*Extrait présenté*
══════════
Je me souviens des ministres jamaïcains scotchés par la prestation de Ska-P. Ils se sont même fait prendre en photo avec eux, c'était assez hallucinant. Je retiens aussi le final avec Sinsemilia qui invite Dub Inc sur scène. Ça montre que les grands frères et les petits frères sont toujours unis, même quand les petits ont dépassé les grands. Je crois que les différentes apparitions surprises de Naâman ont bien plu au public aussi. On l'a vu à peu près sur toutes les scènes, même avec les Mungo's Hi-Fi. Et puis je garde le souvenir de très beaux concerts de Vanupié, Steel Pulse et Ky-Mani Marley.



Il y a eu pas mal de découvertes encore une fois cette année...
C'est important pour nous de programmer des jeunes. On a envie qu'ils montent sur une grande scène, qu'ils côtoient des grands artistes jamaïcains, qu'ils voient les backstages d'un grand festival, qu'ils se confrontent aux médias et au public... Le Sun Ska c'est ça aussi.
══════════
*Vos tâches*
- A) Pourquoi est-il important, selon l'extrait, de programmer des jeunes ? Répondez en une à trois phrases.
- B) Quels sont tous les artistes et groupes nommés dans l'extrait ?
- C) D'après l'extrait, qui s'est fait prendre en photo avec Ska-P ?
Les lignes qui suivent n'ont aucun lien avec l'extrait.

*Données présentées*
══════════
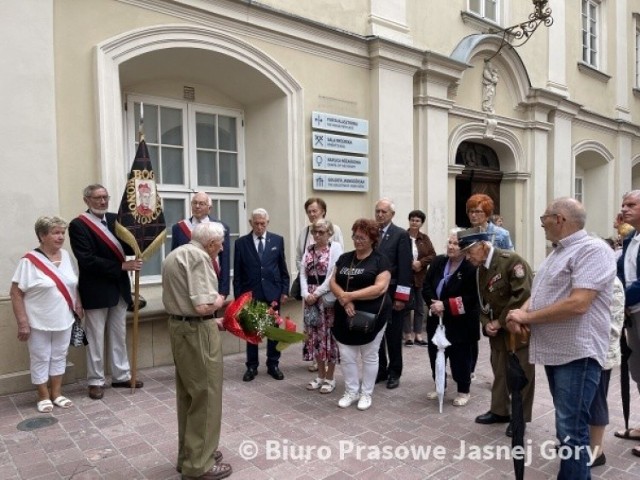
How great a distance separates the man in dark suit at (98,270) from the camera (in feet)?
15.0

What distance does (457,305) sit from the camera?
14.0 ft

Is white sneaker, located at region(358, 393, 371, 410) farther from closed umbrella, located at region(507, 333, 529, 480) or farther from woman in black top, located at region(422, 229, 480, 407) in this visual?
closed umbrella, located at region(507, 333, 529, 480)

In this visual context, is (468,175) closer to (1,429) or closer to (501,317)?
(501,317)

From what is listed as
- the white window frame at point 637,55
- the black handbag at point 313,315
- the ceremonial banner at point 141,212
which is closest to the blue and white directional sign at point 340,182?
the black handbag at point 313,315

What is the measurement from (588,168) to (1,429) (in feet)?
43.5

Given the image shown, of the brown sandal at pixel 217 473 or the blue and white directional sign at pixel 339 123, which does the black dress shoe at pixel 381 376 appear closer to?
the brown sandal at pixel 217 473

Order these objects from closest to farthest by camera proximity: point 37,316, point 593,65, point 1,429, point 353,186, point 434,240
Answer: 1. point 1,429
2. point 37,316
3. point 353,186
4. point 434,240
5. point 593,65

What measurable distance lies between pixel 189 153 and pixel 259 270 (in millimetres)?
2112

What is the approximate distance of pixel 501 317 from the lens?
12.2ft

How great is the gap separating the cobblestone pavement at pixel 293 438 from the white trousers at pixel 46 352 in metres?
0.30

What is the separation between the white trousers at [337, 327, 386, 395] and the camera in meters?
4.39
══════════
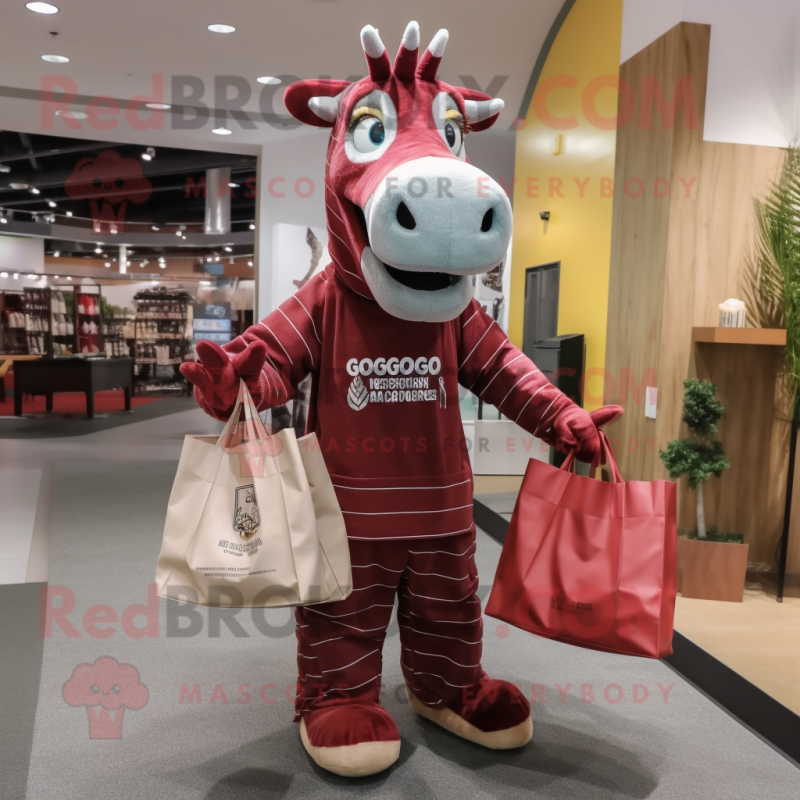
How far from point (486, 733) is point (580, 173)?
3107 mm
══════════
*Réponses*
- A) Les organisateurs veulent que les jeunes montent sur une grande scène, côtoient de grands artistes jamaïcains et voient les backstages d'un grand festival. Ils veulent aussi qu'ils se confrontent aux médias et au public.

- B) Ska-P, Sinsemilia, Dub Inc, Naâman, Mungo's Hi-Fi, Vanupié, Steel Pulse, Ky-Mani Marley

- C) Des ministres jamaïcains.